When the avalanche struck, the guides were fixing ropes and cracking snow and ice to carve out a route for foreign climbers waiting in camps below. The accident has brought attention to the guides' dangerous work.

Nepal has announced a payment of about $400 to the families of the dead Sherpas. The guides are seeking increased compensation for the families.

Sherpas make up to $5,000 per season for their grueling work for clients who can spend tens of thousands of dollars in preparation for the ascent.

Nepalese officials say a work stoppage would seriously disrupt the peak climbing season that begins in May.

Authorities say about 1,000 people, almost half of them Sherpas, are on the mountain waiting for the optimal weather conditions.

One guide who was caught in the avalanche has already decided not to ever scale the mountain again. He told The New York Times he heard the cries of pain from his dying comrades during the four-hour wait for help.
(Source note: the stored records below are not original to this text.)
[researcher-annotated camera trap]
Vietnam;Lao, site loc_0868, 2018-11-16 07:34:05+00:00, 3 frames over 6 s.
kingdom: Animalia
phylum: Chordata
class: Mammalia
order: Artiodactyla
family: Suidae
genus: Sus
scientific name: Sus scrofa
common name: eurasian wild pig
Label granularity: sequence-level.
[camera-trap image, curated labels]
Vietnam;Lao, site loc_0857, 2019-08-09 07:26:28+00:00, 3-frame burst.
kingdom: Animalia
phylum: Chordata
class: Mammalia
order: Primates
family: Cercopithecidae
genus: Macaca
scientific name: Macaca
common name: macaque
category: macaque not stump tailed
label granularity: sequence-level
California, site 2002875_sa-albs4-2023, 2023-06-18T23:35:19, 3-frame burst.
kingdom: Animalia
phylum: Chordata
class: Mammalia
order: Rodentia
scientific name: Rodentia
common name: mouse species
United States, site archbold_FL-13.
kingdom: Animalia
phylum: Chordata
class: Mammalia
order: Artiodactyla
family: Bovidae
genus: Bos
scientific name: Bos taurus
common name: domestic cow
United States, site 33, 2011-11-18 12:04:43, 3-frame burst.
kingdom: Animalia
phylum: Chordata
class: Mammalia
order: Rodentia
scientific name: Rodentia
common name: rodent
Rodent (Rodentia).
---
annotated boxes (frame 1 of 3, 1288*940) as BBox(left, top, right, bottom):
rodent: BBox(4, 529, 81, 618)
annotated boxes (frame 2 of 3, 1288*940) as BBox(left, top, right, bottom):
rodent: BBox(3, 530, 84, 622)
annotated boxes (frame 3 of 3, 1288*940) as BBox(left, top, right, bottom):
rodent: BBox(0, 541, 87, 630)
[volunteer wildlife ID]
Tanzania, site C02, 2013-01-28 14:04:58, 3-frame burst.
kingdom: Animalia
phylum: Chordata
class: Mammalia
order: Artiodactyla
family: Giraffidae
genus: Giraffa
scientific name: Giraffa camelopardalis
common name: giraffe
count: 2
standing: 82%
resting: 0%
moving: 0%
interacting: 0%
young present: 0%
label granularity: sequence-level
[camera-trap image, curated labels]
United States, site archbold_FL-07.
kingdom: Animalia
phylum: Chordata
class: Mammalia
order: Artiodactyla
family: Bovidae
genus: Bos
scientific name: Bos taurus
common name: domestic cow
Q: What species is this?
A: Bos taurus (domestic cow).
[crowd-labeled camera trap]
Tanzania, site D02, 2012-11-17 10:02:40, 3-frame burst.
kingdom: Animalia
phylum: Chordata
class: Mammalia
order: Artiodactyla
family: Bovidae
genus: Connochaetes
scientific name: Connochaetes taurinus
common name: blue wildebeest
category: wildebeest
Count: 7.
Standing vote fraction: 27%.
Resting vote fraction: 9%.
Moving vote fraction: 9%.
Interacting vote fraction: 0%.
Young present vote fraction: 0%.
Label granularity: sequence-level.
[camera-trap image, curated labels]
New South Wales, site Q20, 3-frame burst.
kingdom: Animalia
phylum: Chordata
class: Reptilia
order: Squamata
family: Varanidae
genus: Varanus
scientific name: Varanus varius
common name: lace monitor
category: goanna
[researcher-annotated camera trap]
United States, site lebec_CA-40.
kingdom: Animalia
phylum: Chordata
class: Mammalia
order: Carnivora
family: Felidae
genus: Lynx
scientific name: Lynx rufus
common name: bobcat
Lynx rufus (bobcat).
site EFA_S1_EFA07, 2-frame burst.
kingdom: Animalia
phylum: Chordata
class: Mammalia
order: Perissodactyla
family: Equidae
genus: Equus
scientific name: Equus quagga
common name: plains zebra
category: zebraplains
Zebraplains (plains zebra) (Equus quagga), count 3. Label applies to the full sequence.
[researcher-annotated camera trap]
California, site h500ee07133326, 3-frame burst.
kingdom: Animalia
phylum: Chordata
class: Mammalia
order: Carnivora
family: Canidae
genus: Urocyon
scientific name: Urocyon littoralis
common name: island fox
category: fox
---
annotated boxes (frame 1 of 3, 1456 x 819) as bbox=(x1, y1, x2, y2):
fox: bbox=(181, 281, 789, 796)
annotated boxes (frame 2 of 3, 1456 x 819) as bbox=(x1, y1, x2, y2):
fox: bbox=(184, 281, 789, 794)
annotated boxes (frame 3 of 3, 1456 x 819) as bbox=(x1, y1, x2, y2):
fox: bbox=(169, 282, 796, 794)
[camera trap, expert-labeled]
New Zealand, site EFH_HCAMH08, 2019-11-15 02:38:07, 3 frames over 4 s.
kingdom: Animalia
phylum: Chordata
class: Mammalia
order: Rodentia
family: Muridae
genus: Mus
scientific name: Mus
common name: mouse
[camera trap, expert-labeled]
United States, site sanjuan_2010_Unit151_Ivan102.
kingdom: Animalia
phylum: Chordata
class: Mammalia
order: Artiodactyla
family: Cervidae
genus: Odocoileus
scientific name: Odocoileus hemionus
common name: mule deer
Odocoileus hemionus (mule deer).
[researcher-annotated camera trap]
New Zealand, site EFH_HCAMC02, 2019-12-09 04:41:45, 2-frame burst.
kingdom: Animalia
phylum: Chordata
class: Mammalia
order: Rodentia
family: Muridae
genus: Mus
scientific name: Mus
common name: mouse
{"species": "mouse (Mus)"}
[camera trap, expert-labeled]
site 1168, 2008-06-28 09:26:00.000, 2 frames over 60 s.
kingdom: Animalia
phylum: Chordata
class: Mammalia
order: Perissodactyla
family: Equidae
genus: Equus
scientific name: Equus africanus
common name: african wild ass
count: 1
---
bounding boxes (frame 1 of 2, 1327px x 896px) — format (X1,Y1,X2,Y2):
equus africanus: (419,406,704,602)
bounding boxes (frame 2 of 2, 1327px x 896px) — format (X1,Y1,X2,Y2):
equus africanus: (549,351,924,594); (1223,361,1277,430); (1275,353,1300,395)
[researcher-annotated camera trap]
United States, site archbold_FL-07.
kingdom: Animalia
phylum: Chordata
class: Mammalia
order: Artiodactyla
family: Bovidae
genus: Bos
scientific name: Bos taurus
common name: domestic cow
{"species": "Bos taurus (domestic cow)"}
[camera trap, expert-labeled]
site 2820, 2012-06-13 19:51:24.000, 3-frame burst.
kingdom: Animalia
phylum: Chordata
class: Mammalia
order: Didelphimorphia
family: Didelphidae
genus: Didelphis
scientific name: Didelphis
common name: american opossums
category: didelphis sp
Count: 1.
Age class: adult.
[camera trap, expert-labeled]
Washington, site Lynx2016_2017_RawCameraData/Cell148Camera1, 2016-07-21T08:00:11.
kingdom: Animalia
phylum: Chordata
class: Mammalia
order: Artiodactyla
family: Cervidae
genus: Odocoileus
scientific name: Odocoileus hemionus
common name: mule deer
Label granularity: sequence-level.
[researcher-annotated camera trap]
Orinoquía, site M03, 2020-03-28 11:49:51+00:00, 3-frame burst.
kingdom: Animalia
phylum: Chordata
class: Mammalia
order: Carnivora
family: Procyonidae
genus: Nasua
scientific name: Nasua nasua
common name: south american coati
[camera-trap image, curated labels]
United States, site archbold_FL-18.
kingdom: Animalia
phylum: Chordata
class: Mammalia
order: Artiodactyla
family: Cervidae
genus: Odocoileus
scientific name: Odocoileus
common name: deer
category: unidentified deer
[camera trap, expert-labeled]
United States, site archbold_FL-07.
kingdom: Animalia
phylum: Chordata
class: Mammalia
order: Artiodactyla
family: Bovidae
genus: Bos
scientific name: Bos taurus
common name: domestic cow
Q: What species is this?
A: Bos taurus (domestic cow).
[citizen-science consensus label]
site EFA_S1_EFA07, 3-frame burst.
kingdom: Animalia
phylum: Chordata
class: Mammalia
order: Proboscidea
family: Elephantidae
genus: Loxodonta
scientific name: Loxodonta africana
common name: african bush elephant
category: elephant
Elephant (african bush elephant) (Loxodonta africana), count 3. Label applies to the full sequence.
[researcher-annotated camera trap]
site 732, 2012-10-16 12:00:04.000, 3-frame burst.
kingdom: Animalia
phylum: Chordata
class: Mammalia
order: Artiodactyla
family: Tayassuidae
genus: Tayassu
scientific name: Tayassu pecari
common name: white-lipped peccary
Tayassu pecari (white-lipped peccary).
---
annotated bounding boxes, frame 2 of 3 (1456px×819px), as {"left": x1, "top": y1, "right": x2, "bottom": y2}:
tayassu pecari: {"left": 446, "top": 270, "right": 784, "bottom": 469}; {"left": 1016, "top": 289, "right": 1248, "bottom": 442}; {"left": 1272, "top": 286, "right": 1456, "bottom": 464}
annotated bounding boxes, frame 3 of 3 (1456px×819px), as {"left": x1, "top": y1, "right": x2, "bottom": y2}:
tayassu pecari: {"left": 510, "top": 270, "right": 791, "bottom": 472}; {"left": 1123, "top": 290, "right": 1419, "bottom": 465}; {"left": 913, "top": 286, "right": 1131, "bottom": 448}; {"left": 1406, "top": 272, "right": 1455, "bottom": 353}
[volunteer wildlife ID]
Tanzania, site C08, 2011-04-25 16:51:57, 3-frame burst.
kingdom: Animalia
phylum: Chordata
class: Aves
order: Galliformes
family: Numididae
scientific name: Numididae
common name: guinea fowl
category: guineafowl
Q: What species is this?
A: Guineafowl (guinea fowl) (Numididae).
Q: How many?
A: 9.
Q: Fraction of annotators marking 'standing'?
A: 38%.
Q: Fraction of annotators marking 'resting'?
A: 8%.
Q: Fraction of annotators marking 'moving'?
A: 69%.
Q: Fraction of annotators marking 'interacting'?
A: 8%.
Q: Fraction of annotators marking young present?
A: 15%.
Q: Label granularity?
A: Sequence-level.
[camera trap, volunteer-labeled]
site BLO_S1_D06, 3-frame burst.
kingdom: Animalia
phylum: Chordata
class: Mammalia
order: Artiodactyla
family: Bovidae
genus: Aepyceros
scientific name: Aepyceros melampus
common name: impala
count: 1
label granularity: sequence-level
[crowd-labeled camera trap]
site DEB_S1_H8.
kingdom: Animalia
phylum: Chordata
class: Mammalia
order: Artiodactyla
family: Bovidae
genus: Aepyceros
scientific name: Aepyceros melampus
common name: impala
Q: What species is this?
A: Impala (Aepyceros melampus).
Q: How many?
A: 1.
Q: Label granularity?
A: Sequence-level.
The Discovery Channel has canceled its planned winged jumpsuit flight off of Mount Everest. A posting on Facebook by Joby Ogwyn, the star of Everest Jump Live, said "I am safe at base camp but I have lost my Sherpa team in the avalanche yesterday. These men were the salt of the Earth. Far better men than me. My heart is broken."

More than 4,000 climbers have scaled Mount Everest since Edmund Hillary and Tenzing Norgay completed the first ascent to the summit in 1953. About 250 people have died trying.